Exercise
Lay out the data from the beginning through the line containing "the white flower with bounding box 87:92:115:124, the" as a two-column CSV with the headers text and answer, giving each text and its answer one row. Put each value in its own quoted field and replace any line breaks with spaces.

(Records from a spatial question set)
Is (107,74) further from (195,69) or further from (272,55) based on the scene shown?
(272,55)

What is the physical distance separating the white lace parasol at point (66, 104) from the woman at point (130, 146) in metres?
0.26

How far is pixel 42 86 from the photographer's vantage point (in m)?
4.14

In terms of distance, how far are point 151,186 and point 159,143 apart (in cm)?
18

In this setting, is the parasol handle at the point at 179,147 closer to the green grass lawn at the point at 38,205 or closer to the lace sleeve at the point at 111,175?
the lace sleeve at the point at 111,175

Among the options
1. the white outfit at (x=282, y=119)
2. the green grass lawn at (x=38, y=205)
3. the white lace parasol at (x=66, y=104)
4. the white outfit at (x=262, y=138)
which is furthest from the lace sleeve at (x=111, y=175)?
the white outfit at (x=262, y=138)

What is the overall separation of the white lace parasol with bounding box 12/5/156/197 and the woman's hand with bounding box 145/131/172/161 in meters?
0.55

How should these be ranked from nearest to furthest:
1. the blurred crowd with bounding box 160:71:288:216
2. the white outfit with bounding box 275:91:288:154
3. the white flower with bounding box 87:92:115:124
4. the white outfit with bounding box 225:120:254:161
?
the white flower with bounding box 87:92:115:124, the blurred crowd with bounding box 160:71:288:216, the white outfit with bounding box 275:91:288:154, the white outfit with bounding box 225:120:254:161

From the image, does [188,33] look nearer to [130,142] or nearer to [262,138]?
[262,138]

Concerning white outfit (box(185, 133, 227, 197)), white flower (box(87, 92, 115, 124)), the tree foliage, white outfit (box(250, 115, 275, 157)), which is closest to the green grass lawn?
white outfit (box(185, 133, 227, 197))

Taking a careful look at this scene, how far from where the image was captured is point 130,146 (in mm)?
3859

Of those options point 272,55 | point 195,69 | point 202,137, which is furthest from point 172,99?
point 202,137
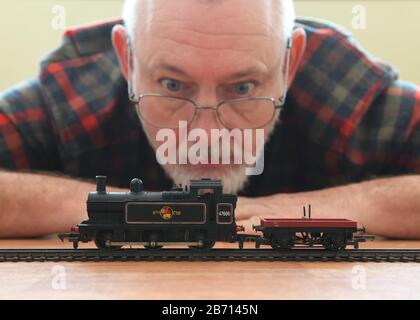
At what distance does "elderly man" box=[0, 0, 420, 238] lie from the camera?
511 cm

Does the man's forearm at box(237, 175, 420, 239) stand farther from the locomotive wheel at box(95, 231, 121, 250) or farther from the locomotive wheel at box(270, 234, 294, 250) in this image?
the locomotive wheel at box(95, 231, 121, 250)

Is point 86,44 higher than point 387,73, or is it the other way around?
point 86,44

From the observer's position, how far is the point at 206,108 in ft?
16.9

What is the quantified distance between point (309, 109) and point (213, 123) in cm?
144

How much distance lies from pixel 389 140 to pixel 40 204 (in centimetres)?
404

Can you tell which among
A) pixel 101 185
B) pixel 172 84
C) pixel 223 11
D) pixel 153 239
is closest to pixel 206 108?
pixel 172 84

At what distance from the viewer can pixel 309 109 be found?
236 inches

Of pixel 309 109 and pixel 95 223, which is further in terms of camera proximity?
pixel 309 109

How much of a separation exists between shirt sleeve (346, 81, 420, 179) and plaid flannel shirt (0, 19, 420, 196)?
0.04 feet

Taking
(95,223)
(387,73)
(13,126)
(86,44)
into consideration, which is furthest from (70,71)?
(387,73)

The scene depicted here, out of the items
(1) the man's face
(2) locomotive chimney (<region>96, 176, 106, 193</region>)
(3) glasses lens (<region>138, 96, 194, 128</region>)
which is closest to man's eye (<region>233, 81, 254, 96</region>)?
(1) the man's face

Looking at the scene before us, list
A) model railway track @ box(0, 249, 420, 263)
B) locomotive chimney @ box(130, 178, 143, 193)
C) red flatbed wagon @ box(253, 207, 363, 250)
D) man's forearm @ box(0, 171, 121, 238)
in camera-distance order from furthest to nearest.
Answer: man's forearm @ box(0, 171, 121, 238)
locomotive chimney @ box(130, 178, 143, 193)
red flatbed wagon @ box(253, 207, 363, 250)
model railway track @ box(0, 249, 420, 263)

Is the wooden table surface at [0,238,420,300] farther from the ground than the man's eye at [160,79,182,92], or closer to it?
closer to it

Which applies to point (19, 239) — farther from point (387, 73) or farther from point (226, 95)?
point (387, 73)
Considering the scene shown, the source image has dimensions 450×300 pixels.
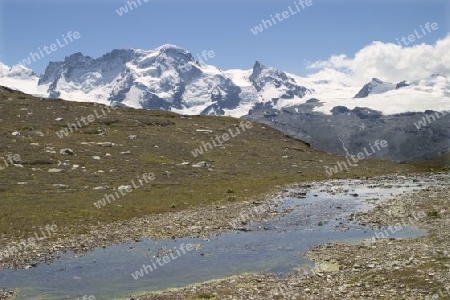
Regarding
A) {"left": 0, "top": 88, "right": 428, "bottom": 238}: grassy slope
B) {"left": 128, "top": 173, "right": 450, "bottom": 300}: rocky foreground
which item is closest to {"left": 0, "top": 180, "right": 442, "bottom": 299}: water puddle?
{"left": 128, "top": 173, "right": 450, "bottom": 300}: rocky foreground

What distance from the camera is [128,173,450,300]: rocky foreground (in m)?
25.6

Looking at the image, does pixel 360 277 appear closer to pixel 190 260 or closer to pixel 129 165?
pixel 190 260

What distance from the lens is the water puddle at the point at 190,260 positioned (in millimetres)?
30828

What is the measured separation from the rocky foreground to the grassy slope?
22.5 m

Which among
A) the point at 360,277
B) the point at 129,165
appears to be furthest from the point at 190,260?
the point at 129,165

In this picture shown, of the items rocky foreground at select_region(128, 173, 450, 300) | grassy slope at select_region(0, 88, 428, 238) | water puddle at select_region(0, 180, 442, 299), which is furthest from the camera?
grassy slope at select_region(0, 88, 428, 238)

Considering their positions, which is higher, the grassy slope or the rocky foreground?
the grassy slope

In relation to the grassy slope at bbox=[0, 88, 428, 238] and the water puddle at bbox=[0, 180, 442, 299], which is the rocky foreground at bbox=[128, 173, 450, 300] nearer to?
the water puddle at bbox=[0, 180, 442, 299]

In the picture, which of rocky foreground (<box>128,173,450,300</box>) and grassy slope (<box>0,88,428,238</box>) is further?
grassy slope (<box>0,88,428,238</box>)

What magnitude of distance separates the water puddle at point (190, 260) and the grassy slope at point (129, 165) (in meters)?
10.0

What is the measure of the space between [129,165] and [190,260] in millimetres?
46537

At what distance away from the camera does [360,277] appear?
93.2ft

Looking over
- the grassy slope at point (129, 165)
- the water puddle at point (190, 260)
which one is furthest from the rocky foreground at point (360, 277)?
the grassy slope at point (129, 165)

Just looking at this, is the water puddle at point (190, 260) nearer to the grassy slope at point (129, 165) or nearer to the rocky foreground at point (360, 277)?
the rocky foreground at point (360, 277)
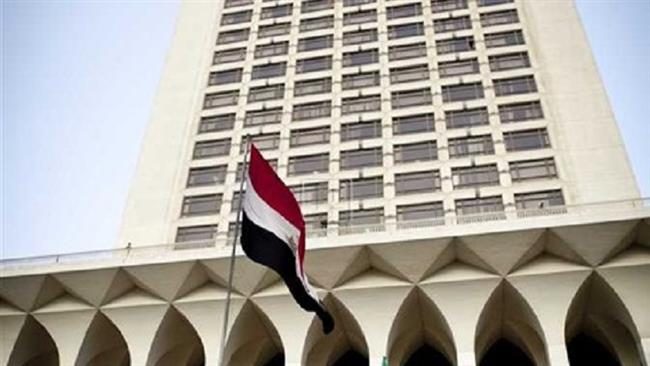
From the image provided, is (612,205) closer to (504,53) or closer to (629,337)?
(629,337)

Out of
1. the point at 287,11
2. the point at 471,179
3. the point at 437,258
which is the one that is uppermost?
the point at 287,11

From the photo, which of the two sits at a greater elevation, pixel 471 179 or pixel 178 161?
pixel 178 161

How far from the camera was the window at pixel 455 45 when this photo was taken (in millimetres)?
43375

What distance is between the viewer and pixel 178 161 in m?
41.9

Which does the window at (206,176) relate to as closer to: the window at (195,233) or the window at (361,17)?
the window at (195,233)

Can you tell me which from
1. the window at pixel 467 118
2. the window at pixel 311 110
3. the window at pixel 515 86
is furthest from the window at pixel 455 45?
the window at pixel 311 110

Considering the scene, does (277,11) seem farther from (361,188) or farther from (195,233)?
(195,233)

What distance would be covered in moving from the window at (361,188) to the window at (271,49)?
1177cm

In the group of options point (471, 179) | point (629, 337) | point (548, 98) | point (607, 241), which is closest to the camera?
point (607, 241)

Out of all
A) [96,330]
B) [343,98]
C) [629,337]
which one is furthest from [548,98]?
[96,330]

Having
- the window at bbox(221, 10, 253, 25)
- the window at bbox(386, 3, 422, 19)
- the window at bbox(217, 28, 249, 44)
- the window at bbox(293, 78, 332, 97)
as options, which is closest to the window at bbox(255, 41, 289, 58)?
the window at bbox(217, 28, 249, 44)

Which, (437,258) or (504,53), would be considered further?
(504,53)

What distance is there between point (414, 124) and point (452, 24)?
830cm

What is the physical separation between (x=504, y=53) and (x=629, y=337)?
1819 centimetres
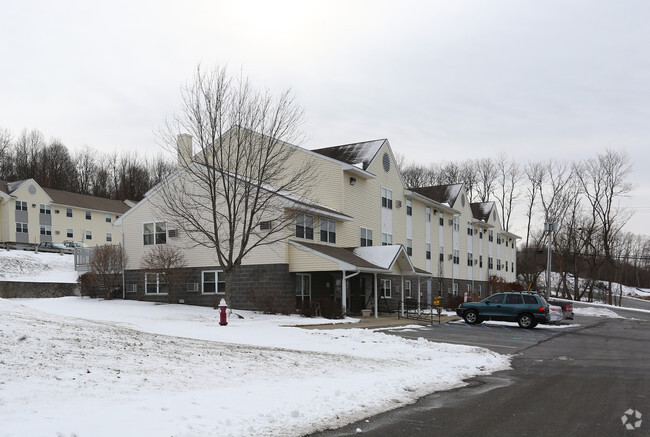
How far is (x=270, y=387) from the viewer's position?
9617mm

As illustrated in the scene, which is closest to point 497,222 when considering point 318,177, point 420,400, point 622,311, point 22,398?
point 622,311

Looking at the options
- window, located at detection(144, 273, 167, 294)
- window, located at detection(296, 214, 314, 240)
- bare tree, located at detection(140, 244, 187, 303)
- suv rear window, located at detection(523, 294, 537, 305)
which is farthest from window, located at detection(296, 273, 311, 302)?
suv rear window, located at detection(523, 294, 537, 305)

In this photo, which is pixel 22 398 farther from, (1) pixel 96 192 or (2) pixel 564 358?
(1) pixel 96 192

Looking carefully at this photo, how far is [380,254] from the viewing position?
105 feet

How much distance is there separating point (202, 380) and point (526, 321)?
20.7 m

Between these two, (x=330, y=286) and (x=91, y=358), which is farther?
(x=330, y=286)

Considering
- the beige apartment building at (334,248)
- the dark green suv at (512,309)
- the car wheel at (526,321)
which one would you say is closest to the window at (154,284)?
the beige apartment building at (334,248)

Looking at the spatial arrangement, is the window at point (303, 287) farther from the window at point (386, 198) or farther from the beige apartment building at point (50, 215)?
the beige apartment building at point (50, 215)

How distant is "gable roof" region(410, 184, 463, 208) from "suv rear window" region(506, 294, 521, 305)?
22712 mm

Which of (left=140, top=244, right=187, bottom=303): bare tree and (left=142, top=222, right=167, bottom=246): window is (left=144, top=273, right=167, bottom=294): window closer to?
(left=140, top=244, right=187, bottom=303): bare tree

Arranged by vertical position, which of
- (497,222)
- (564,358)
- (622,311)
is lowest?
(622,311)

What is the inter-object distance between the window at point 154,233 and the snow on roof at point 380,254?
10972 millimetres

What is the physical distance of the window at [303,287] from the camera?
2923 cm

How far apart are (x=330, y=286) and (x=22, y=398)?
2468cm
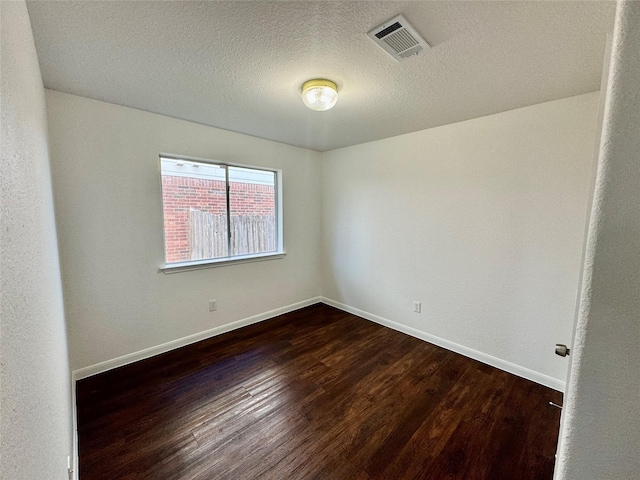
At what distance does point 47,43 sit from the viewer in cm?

Full response
text,answer
"Is (107,74) further from (195,69) or further from (272,55) based on the scene shown?","(272,55)"
"What is the physical distance separating the white lace parasol at point (66, 104) from the woman at point (130, 146) in metres?","0.26"
"How far is pixel 42 86 from the photographer's vantage point (in m)?","4.14"
"In terms of distance, how far are point 151,186 and point 159,143 apart (in cm)?","18"
"In this setting, is the parasol handle at the point at 179,147 closer to the green grass lawn at the point at 38,205 or closer to the lace sleeve at the point at 111,175?","the lace sleeve at the point at 111,175"
"Among the options 1. the white outfit at (x=282, y=119) 2. the green grass lawn at (x=38, y=205) 3. the white lace parasol at (x=66, y=104) 4. the white outfit at (x=262, y=138) which is furthest from the lace sleeve at (x=111, y=175)?","the white outfit at (x=262, y=138)"
"What is the overall separation of the white lace parasol with bounding box 12/5/156/197 and the woman's hand with bounding box 145/131/172/161 in meters?","0.55"
"How should these be ranked from nearest to furthest: 1. the blurred crowd with bounding box 160:71:288:216 2. the white outfit with bounding box 275:91:288:154 3. the white flower with bounding box 87:92:115:124 4. the white outfit with bounding box 225:120:254:161 ?","the white flower with bounding box 87:92:115:124, the blurred crowd with bounding box 160:71:288:216, the white outfit with bounding box 275:91:288:154, the white outfit with bounding box 225:120:254:161"